Prompt:
Copy the battery end cap and shaft assembly text word for word, in full.
[[ Provided text, beginning ]]
The bottom insulator 50 is then circumferentially welded to the first end of the winding 46, and the bottom insulator 50 with the winding 46 are slidably disposed into the can 18. The bottom insulator 50 is also further welded to the can 18. A cell top assembly 54 defining a header is mounted over the positive terminal 47 of the positive electrode 40 and onto the top insulator 52. The cell top assembly 54 is then welded to the positive terminal 47 of the positive electrode 40 extending outward of the second end of the can 18. The electrolyte 20 described in reference to FIG. 2 is added to the header of the cell top assembly 54 and the cell top assembly 54 containing the electrolyte 20 is circumferentially crimped at the second end of the can 18.
The shaft 30 is slidably inserted into the longitudinal bore 56 of the mandrel 26 centrally positioned in the can 18. The longitudinal bore 56 has a first bore diameter A and opens into a second bore 58 having a second bore diameter B. According to several aspects the first bore diameter A is less than the second bore diameter B. The second bore 58 ends at a shoulder 60. The shaft 30 includes a main shaft portion 62 having a first shaft diameter C and the stop block 32 has a stop block diameter D. According to several aspects, the first shaft diameter C is smaller than the first bore diameter A of the longitudinal bore 56 providing for a sliding fit of the main shaft portion 62 within the first bore diameter A. According to several aspects, the stop block diameter D is larger than the first bore diameter A and therefore the stop block 32 only slidably fits within the second bore diameter B of the longitudinal bore 56. The stop block 32 contacts the shoulder 60 to end sliding travel of the shaft 30 in a shaft sliding direction 64.
A portion 66 of the shaft 30 extending beyond a bottom end 68 of the mandrel 26 is end-welded to a surface 70 of the vent cap portion 34 of the battery end cap 22. A support ring 72 of the battery end cap 22 extends circumferentially outward of the vent cap portion 34 and creates a supporting surface to receive a portion of the electrolyte 20. A raised shoulder 74 surrounding the support ring 72 encapsulates a portion of the electrolyte 20 when the battery end cap 22 is fixed to the can 18. The battery end cap 22 having the shaft 30 welded thereto is then pushed onto a bottom or a first end 76 of the can 18 and is circumferentially welded using the weld joint 24 shown in reference to FIG. 2 at a perimeter of the first end 76 of the can 18 to complete manufacture of the battery cell 16.
[[ Provided text, end ]]
[[ Data extract, beginning ]]
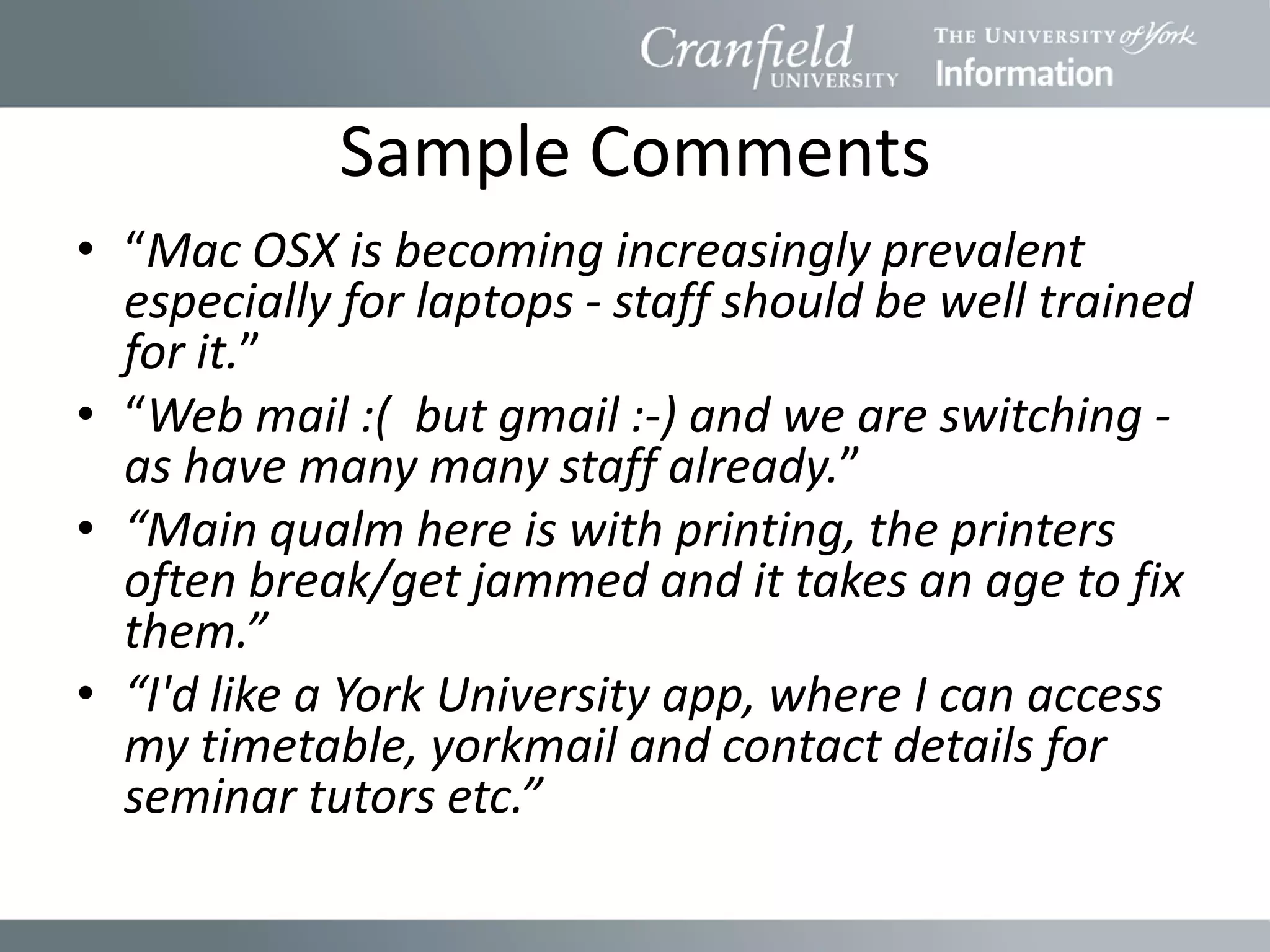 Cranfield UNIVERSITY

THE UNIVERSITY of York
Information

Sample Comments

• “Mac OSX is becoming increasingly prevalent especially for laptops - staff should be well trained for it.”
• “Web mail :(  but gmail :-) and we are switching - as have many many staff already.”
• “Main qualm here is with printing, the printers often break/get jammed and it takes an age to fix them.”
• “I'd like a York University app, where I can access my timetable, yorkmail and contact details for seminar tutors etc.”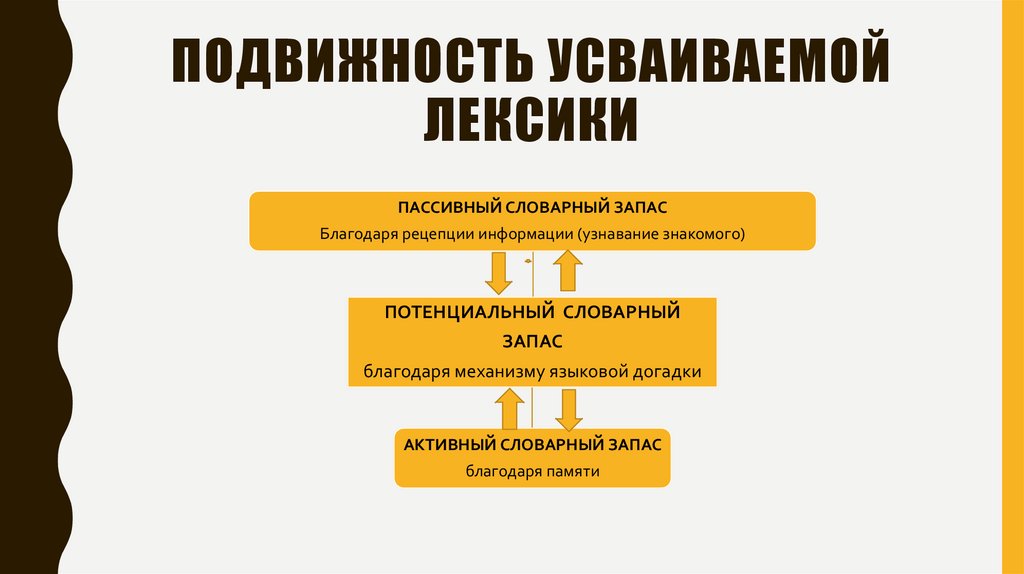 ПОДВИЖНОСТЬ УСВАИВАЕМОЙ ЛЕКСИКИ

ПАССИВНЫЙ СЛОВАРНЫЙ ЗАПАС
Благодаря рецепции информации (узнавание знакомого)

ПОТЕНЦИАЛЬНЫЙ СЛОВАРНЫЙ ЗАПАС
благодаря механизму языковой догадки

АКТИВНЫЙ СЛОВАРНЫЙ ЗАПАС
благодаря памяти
[[ Data extract, end ]]
Completed exercise:
The bottom insulator 50 is then circumferentially welded to the first end of the winding 46, and the bottom insulator 50 with the winding 46 are slidably disposed into the can 18. The bottom insulator 50 is also further welded to the can 18. A cell top assembly 54 defining a header is mounted over the positive terminal 47 of the positive electrode 40 and onto the top insulator 52. The cell top assembly 54 is then welded to the positive terminal 47 of the positive electrode 40 extending outward of the second end of the can 18. The electrolyte 20 described in reference to FIG. 2 is added to the header of the cell top assembly 54 and the cell top assembly 54 containing the electrolyte 20 is circumferentially crimped at the second end of the can 18.
The shaft 30 is slidably inserted into the longitudinal bore 56 of the mandrel 26 centrally positioned in the can 18. The longitudinal bore 56 has a first bore diameter A and opens into a second bore 58 having a second bore diameter B. According to several aspects the first bore diameter A is less than the second bore diameter B. The second bore 58 ends at a shoulder 60. The shaft 30 includes a main shaft portion 62 having a first shaft diameter C and the stop block 32 has a stop block diameter D. According to several aspects, the first shaft diameter C is smaller than the first bore diameter A of the longitudinal bore 56 providing for a sliding fit of the main shaft portion 62 within the first bore diameter A. According to several aspects, the stop block diameter D is larger than the first bore diameter A and therefore the stop block 32 only slidably fits within the second bore diameter B of the longitudinal bore 56. The stop block 32 contacts the shoulder 60 to end sliding travel of the shaft 30 in a shaft sliding direction 64.
A portion 66 of the shaft 30 extending beyond a bottom end 68 of the mandrel 26 is end-welded to a surface 70 of the vent cap portion 34 of the battery end cap 22. A support ring 72 of the battery end cap 22 extends circumferentially outward of the vent cap portion 34 and creates a supporting surface to receive a portion of the electrolyte 20. A raised shoulder 74 surrounding the support ring 72 encapsulates a portion of the electrolyte 20 when the battery end cap 22 is fixed to the can 18. The battery end cap 22 having the shaft 30 welded thereto is then pushed onto a bottom or a first end 76 of the can 18 and is circumferentially welded using the weld joint 24 shown in reference to FIG. 2 at a perimeter of the first end 76 of the can 18 to complete manufacture of the battery cell 16.